I want to create my own data with an on-the-fly data generator to control the data generation rate manually and consume this data directly from a pipeline without a pub/sub mechanism, i.e. I don't want to read the data from a broker, etc. to avoid bottlenecks.
Is there a way of doing something similar to what I want to achieve? or is there any source code for such use-case with Beam SDKs?
So far I couldn't find a starting point, existing code samples use pub/sub mechanism and they assume data comes from somewhere.
Thank you for suggestions in advance.
With regards to On-the-fly data, one option would be to make use of GenerateSequence for example:
pipeline.apply(GenerateSequence.from(0).withRate(RATE,Duration.millis(1000)))
To create other types of objects you can use a ParDo after to consume the Long and make it into something else:
Pipeline p = Pipeline.create(PipelineOptionsFactory.create());
p.apply(GenerateSequence.from(0).withRate(2, Duration.millis(1000)))
.apply(Window.into(FixedWindows.of(Duration.standardSeconds(1))))

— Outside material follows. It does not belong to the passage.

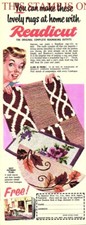 Original 1955 Advert READICUT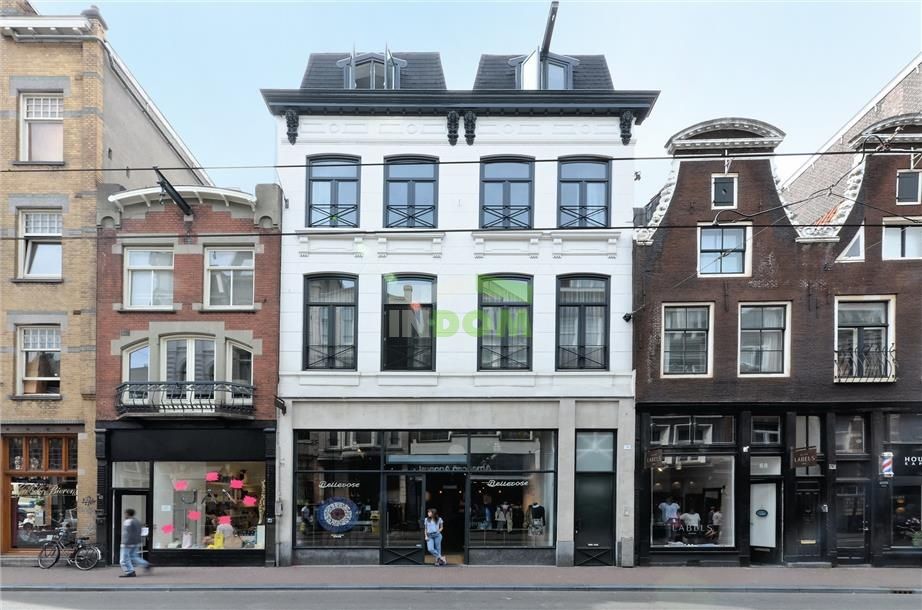 Апартаменты в Амстердаме, Нидерланды, 118 м2 - фото 1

.apply(FlatMapElements.into(TypeDescriptors.kvs(TypeDescriptors.strings(), TypeDescriptors.strings()))
.via(i -> IntStream.range(0,2).mapToObj(k -> KV.of(String.format("Gen Value %s" , i),String.format("FlatMap Value %s ", k))).collect(Collectors.toList())))

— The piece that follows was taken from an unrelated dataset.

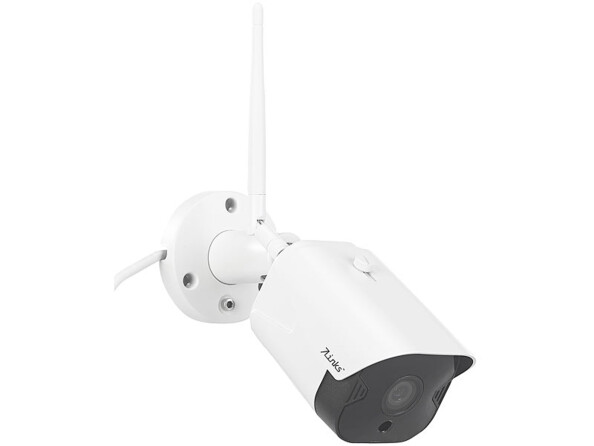 Caméra de surveillance extérieure IP Full HD connectée IPC-880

.apply(ParDo.of(new DoFn<KV<String,String>, String>() {
@ProcessElement
public void process(@Element KV<String,String> input){
LOG.info("Value was {}", input);
}
}));
p.run();
That should generate values like:
Value was KV{Gen Value 0, FlatMap Value 0 }
Value was KV{Gen Value 0, FlatMap Value 1 }
Value was KV{Gen Value 1, FlatMap Value 0 }
Value was KV{Gen Value 1, FlatMap Value 1 }
Value was KV{Gen Value 2, FlatMap Value 0 }
Value was KV{Gen Value 2, FlatMap Value 1 }
Some other things to keep in mind for your pipelines performance testing:
The Direct runner is designed for unit testing, it does cool things like simulate failures, this helps catch issues which will be seen when running a production pipeline. It is not designed to help with performance testing however. I would recommend always using a main runner for those types of integration tests.
Please be aware of the Fusion optimization Link to Docs, when using a artificial data source like GenerateSequence you may need to do a GBK as the next step to allow the work to be parallelized. For the Dataflow runner more info can be found here: Link to Docs
In general for performance testing, I would recommend testing the whole end to end pipeline. There are interactions with sources and sinks ( for example watermarks ) which will not be tested in a standalone pipeline.
Hope that helps.